(Scene question records)
========

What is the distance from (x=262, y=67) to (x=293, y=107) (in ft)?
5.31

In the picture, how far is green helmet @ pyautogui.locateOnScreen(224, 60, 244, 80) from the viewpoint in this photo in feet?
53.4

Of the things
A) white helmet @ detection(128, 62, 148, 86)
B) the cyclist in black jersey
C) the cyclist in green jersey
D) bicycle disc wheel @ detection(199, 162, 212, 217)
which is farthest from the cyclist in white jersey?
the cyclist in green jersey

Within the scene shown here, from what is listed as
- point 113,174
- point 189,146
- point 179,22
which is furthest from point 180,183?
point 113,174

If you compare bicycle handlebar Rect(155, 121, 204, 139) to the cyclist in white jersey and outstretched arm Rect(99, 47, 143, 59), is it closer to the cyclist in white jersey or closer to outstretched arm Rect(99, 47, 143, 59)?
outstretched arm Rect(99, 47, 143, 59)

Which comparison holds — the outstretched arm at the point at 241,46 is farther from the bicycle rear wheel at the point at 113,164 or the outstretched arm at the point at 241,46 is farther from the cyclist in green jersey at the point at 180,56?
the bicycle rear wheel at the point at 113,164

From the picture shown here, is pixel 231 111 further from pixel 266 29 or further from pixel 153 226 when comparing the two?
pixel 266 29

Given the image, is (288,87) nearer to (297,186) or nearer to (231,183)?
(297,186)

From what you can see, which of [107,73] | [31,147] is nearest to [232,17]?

========

> **What the exercise asks**:
Copy out the whole listing exactly.

> **Full response**:
What is the distance from (x=262, y=67) to (x=293, y=107) (in ft)?
5.31

In the picture, how far is green helmet @ pyautogui.locateOnScreen(224, 60, 244, 80) from the viewpoint in this photo in feet?
53.4

Of the things
A) white helmet @ detection(128, 62, 148, 86)
B) the cyclist in black jersey
C) the cyclist in green jersey
D) bicycle disc wheel @ detection(199, 162, 212, 217)
which is farthest from the cyclist in white jersey?
the cyclist in green jersey

Within the scene shown here, from what is listed as
- point 113,174
- point 189,146
- point 179,22
which is furthest from point 180,183?
point 113,174

If you compare bicycle handlebar Rect(155, 121, 204, 139) to the cyclist in white jersey and outstretched arm Rect(99, 47, 143, 59), is it closer to the cyclist in white jersey or closer to outstretched arm Rect(99, 47, 143, 59)?
outstretched arm Rect(99, 47, 143, 59)

Which comparison holds — the outstretched arm at the point at 241,46 is farther from the bicycle rear wheel at the point at 113,164 or the outstretched arm at the point at 241,46 is farther from the cyclist in green jersey at the point at 180,56?
the bicycle rear wheel at the point at 113,164

From the picture shown here, is pixel 231 111 further from pixel 266 29 or further from pixel 153 226 when comparing the two?
pixel 266 29

Given the image, is (288,87) nearer to (297,186) or nearer to (231,183)?
(297,186)

From what you can see, which of [107,73] | [31,147] is nearest to [232,17]?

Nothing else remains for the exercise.